Finalement, Mériadec décide de tout pelleter, les corps, les entrailles, la terre et les burnous, rouges de sang. La benne au 3/4 pleine il disparaît dans la nuit, 1/2 heures plus tard, il est de retour, la pelle pleine de terre fraîche. Il la déverse sur l’emplacement du drame et nivelle le tout. C’est terminé, quatre vies ont disparu sans laisser de trace, comme si elles n’avaient jamais vraiment existé !
Nous montons tous sur le tracteur conduit par Mériadec et rentrons au domaine. Arrivés au hangar le patron nous demande de rentrer sans éveiller l’attention, et d’oublier ce qui vient de se passer. 
Si un seul d’entre nous parle, vous savez, ce qui nous attend, non pas de la gendarmerie française, mais du FLN.
En m’éloignant, je peux voir Mériadec laver soigneusement au jet les chenilles du Caterpillar.
Décidément, il pense à tout.
Comme cet automne lors de la destruction du gibier, arrivé devant l’entrée de ma chambre, je me déshabille dehors, et malgré le froid, vais prendre une douche à l’arrière de la maison, pour me laver de toute cette abjection. 
Mais c’est une demi-bouteille de Cognac qui aura finalement raison de ma componction. 
Le lendemain, je me réveille vers 10 heures, la bouche pâteuse, avec le sentiment d’avoir fait un horrible cauchemar. Le plateau est sur la table, le café froid, et la bouteille de Cognac vide. 
Brusquement je réalise qu’il est dimanche, que c’est le jour de Noël, et que je devrais être à Alger. Les événements tragiques de la soirée m’ont fait complètement oublier mon rendez-vous avec Marie. Je me précipite chez les Hubert, c’est Rose qui me répond.
– Il faut que je téléphone, c’est urgent, Bubu est là. 
– Oui, mais il dort encore, je ne sais pas ce qu’il a ? — moi je sais —
– Donnez-moi la clé du local de paye, j’en ai pour 5 minutes.
– Tenez, la voilà.
Je cours au local et j’appelle l’hôtel Marta.
– Marta… bonjour, c’est moi votre "petit-suisse" — oui c’est comme ça qu’elle m’appelle. Bon Noël, Marta, est ce que Marie est là ?
– Oui, et elle se fait un sang d’encre.
– Allez vite la chercher, s.v.p.
– La voilà, je la vois qui descend l’escalier. Au revoir.
– Marie… c’est toi ! Excuse-moi, mais j’ai eu un empêchement de dernière minute, je t’expliquerai. Je vais venir, mais en fin d’après-midi, attends moi. Je prends quelques jours de vacances, regarde si tu peux te libérer aussi. Je t’aime, je t’embrasse.

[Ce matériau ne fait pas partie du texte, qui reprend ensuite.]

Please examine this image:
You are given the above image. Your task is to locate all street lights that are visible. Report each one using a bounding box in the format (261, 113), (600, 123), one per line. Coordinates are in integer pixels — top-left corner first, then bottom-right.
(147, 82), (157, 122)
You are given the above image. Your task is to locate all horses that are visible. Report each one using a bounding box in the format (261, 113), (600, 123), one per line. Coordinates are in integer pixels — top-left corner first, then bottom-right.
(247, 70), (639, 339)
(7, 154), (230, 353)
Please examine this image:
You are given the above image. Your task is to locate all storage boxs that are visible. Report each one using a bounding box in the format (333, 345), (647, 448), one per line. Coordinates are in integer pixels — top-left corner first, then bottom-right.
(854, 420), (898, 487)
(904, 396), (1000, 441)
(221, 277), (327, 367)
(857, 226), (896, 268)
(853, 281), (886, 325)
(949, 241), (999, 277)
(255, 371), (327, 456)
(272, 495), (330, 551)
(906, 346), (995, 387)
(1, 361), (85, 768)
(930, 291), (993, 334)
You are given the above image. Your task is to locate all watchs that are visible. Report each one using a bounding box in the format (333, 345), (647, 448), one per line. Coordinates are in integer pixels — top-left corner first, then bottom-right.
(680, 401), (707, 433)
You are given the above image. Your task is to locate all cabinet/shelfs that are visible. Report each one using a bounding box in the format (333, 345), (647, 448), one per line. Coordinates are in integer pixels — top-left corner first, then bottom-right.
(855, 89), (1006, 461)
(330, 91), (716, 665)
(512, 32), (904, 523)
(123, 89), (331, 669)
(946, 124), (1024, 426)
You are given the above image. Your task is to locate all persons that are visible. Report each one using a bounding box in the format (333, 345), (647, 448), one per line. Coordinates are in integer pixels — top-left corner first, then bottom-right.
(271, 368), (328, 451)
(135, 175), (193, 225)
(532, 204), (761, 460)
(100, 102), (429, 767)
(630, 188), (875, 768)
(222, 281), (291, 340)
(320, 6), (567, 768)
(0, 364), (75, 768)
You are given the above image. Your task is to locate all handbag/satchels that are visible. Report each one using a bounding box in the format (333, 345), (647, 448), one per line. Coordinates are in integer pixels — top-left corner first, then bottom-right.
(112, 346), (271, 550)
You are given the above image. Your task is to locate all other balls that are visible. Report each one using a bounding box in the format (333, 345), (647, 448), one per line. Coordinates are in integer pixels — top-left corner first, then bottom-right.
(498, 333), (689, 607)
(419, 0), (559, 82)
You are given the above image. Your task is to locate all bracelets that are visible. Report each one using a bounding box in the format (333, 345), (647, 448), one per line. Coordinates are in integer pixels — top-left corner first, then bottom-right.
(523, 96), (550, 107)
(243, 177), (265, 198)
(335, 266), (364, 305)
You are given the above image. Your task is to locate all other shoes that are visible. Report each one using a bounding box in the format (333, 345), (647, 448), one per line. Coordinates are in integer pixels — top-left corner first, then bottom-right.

J’en peux plus, il faut absolument que je parte d’ici, et il faut le dire, j’ai quand même un peu la trouille. En Europe pour de tels agissements nous irions tous en prison pour de longues années.
Après avoir rapporté la clé à Rose, je me rends directement chez le patron.
J’entre sans frapper, vais directement dans son labo, comme d’habitude, il est penché sur son binoculaire. À mon entrée, il daigne relever la tête.
– Oui, que voulez-vous, monsieur Le Wenk.
– Je voudrai prendre quelques jours de vacances.
– Bon, d’accord, prenez une semaine. Moi-même je vais aller passez les fêtes en France. 
– Merci, je pars ce soir, je vais demander à M. Hubert de m’accompagner à la gare. Au revoir et bonnes fêtes.
Et, voilà, comme si de rien n’était. Depuis que nous partageons de lourds secrets, l’atmosphère a radicalement changé, les Européens font preuve de méfiance entre eux et ne se parlent plus que sur le plan professionnel. Même Bubu ne desserre pas les dents en m’accompagnant à la gare d’Affreville.   Lorsque le train quitte le quai, je ressens enfin un grand soulagement, je m’efforce d’oublier le terrible drame du jour précédent, et je m’endors jusqu’à l’arrivée à la gare Centrale d’Alger, située sur les quais.